START SUPPLIED RECORDS

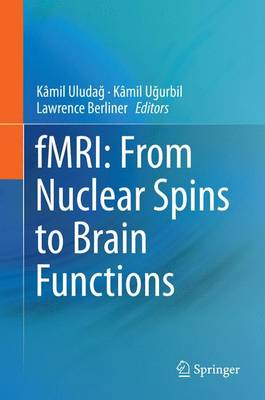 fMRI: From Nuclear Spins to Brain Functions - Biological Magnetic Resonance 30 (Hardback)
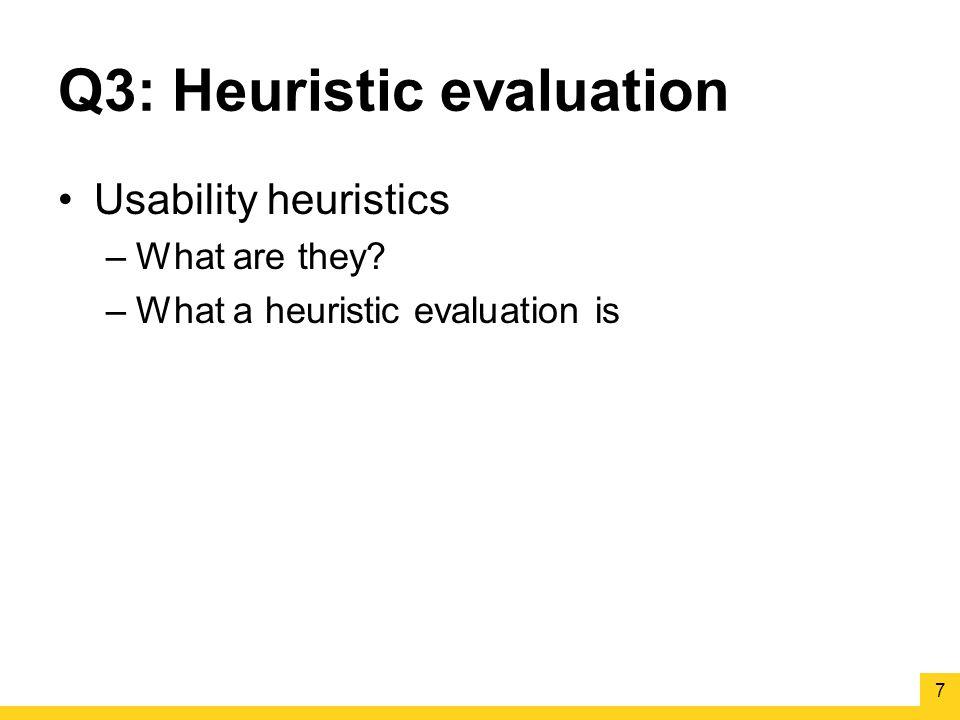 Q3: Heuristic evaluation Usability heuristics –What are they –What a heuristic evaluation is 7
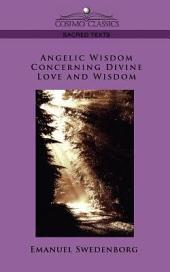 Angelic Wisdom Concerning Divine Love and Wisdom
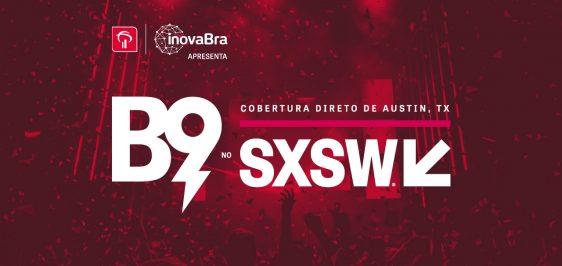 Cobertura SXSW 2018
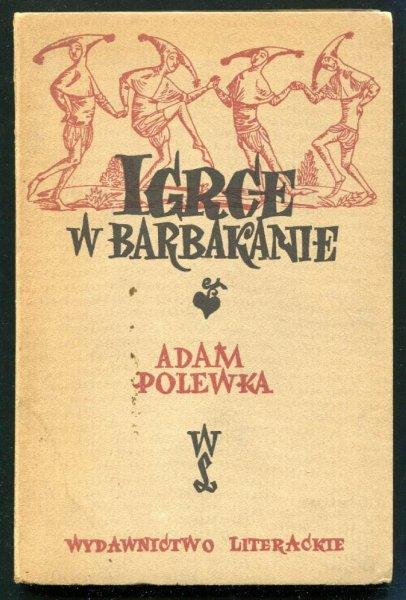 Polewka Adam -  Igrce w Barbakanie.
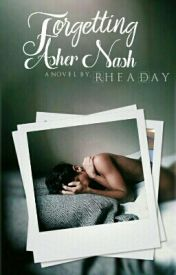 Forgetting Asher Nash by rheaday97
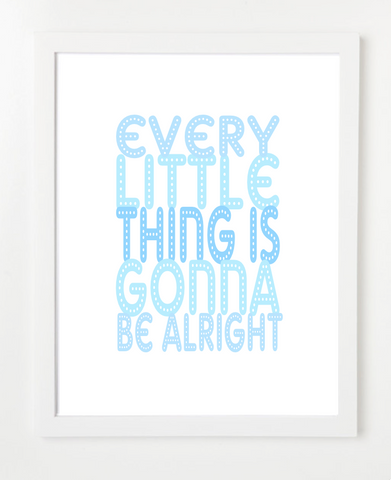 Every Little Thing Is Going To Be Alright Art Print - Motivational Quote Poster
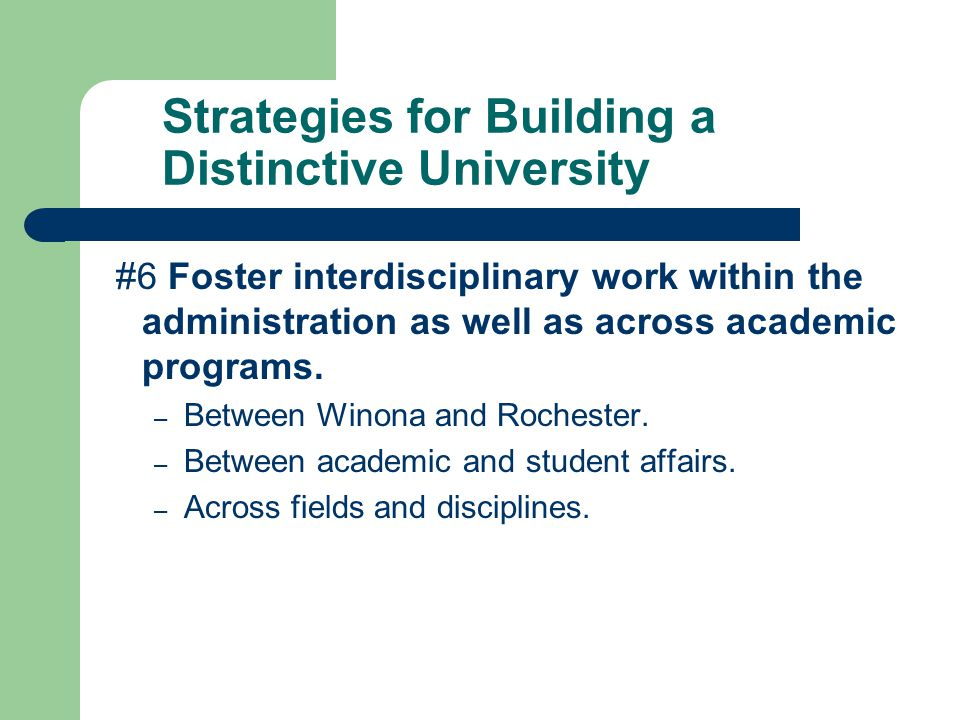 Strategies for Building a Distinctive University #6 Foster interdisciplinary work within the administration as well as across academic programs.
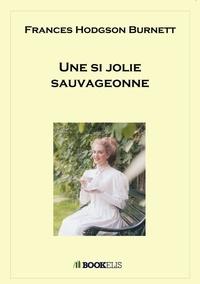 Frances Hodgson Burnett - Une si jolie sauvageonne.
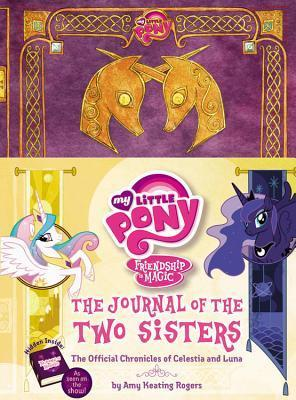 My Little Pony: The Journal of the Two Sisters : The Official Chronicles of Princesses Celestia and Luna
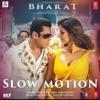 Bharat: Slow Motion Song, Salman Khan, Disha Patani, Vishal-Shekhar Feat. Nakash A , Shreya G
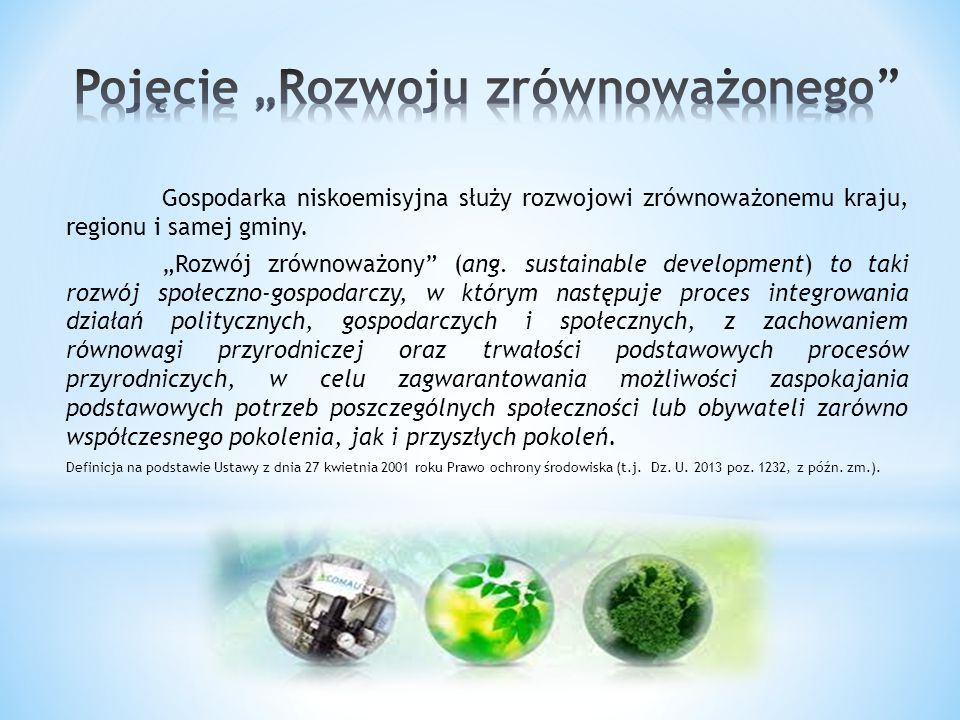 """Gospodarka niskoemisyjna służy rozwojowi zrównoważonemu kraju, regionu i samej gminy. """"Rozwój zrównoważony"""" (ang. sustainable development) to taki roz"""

END SUPPLIED RECORDS

**TASK STATEMENT:**
Every entry must be retyped exactly, with the pictures removed.

**YOUR SOLUTION:**
 fMRI: From Nuclear Spins to Brain Functions - Biological Magnetic Resonance 30 (Hardback)
 Q3: Heuristic evaluation Usability heuristics –What are they –What a heuristic evaluation is 7
 Angelic Wisdom Concerning Divine Love and Wisdom
 Cobertura SXSW 2018
 Polewka Adam -  Igrce w Barbakanie.
 Forgetting Asher Nash by rheaday97
 Every Little Thing Is Going To Be Alright Art Print - Motivational Quote Poster
 Strategies for Building a Distinctive University #6 Foster interdisciplinary work within the administration as well as across academic programs.
 Frances Hodgson Burnett - Une si jolie sauvageonne.
 My Little Pony: The Journal of the Two Sisters : The Official Chronicles of Princesses Celestia and Luna
 Bharat: Slow Motion Song, Salman Khan, Disha Patani, Vishal-Shekhar Feat. Nakash A , Shreya G
 """Gospodarka niskoemisyjna służy rozwojowi zrównoważonemu kraju, regionu i samej gminy. """"Rozwój zrównoważony"""" (ang. sustainable development) to taki roz"""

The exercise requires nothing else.